▸ **THE TASK**
Reproduce the listing below word for word, omitting the pictures.

▸ **ROWS**
--- Start ---
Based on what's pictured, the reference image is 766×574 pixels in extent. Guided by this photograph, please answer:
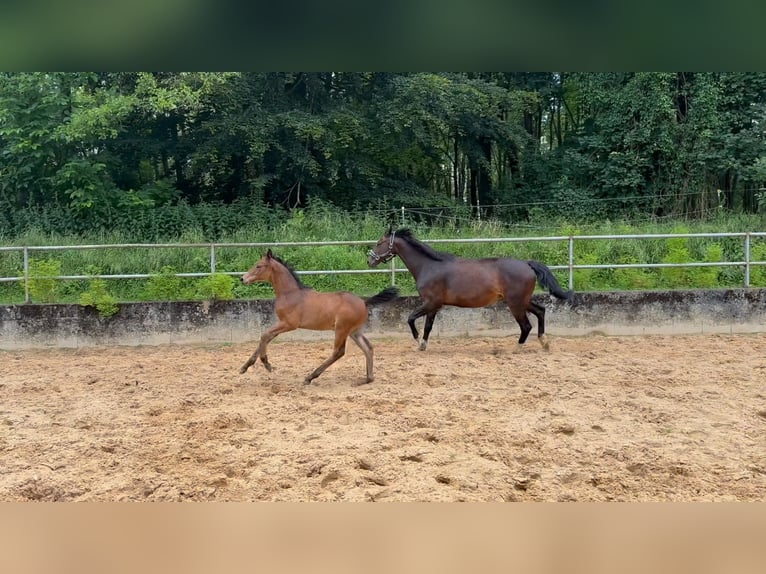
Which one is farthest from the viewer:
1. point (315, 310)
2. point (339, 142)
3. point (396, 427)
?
point (339, 142)

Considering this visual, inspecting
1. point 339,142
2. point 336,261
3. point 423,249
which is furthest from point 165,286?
point 339,142

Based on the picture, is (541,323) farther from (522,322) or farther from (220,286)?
(220,286)

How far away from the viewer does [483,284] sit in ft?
27.1

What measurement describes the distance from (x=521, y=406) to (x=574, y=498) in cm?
215

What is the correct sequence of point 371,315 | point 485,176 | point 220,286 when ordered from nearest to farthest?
1. point 220,286
2. point 371,315
3. point 485,176

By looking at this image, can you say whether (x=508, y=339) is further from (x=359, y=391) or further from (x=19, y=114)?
(x=19, y=114)

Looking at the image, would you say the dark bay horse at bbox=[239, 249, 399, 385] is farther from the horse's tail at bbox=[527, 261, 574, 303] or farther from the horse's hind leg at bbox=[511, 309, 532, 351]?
--- End ---
▸ **RESPONSE BELOW**
Based on what's pictured, the reference image is 766×574 pixels in extent. Guided by this photograph, please answer:
Which one is farthest from the viewer:
1. point (315, 310)
2. point (339, 142)
3. point (396, 427)
?
point (339, 142)

Considering this visual, inspecting
1. point 339,142
2. point 336,261
3. point 423,249
which is furthest from point 165,286?
point 339,142

Based on the picture, is (541,323) farther from (522,322) or farther from (220,286)?
(220,286)

How far away from the viewer does [483,284] sit in ft?
27.1

What measurement describes the distance from (x=521, y=406) to (x=574, y=498) in cm?
215

What is the correct sequence of point 371,315 | point 485,176 | point 220,286 when ordered from nearest to farthest?
1. point 220,286
2. point 371,315
3. point 485,176

By looking at this image, can you say whether (x=508, y=339) is further from (x=359, y=391) or further from (x=19, y=114)?
(x=19, y=114)

Looking at the image, would you say the dark bay horse at bbox=[239, 249, 399, 385] is farther from the horse's tail at bbox=[527, 261, 574, 303] or farther from the horse's hind leg at bbox=[511, 309, 532, 351]?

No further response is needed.